俺とシンジの関係はそこから繋がっている。そして今は、善一郎から家督を譲り受けたシンジから依頼を請けているという訳だ。
まあ、お得意様といった所か。
「ふー、分かったよ。本題に入ろう。」
俺の心の声を表情から読み取ったらしいシンジは不機嫌そうに本題に入った。
「紙に書いてあったように、今回の依頼は俺の護衛だ。
今度催される最上力の誕生パーティーに招かれることになったんだが、どうもきな臭くてな。お前が護衛をしてくれるなら心強い。」
「構わない。標的が見えないのは面倒だが、護衛も狙撃も本質は変わらないからな。」
こう見えてこの小物は大財閥のトップであり、命を狙われることも多々あった。
なるべく虎口には近寄らず、どうしても避けられぬ場合だけ俺に依頼をする。俺もそういう依頼がきた場合は引き受ける様にしている。
仕事中で請けれないこともあるが、シンジも人を顎で使うことには長けた人間だ。自分一人では何も出来ないくせに、いざ人の上に立つと瞬く間に才覚を発揮する人間がいる。シンジもその一人だ。
シンジを慕う人間は「王の器」だと褒め称えるが、俺からしてみれば分をよく理解している小物といった所だろう。
ふとシンジの顔を見てみると何やら神妙な表情をしていた。何事かと思うが、大したことではないのだろうと理解している。
いつもいつもこの男はくだらないことに思考を費やして、肝心な所を見落とす所がある。俺も善一郎もよくそれをからかっていたものである。
「―――今回の依頼なんだが、護衛としてではなく俺の友人として出席してくれないか?」
「何だそんなことか。始めからそうするつもりだ。」
「―――は?」
「そんな間抜け面は外では見せられないな。始めからお前の護衛などパーティーを楽しむついでにこなすつもりだったよ。
それともアレか? 俺がお前の傍を恭しく、甲斐甲斐しく、一分の隙も許さずに守り通すとでも思っていたのか?」
俺とシンジの関係は善一郎と同じく対等だと思っている。だから、始めからシンジの護衛として参加することは考えてなどいなかった。結果としてシンジを守ることが俺の仕事なのだから、それ以外のことは好き勝手にするつもりだった。
それについてシンジから公認の許可が下りるとは僥倖だ。
「それに今までに一度だってお前の傍に俺が侍ることがあったか?」
「ないな。

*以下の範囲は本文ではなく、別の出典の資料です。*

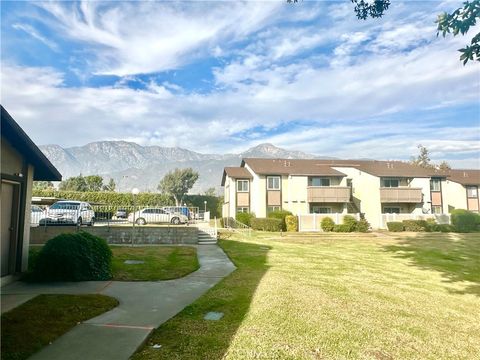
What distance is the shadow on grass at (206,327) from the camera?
16.9 ft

」
苦笑いするシンジを無視して冷蔵庫から日本酒を取り出してグラスに注いだ。
向かいではシンジがワインを舐めるように飲んでいた。
俺は日本酒を一気に呷る。
シンジがきな臭いと言う最上の誕生パーティー。その会場でどんな事件が待っていようと、それはきっと愉しい宴になることだろう。
そんな確証のない確信が俺の中にあった。
―――――そう、あの女もきっと。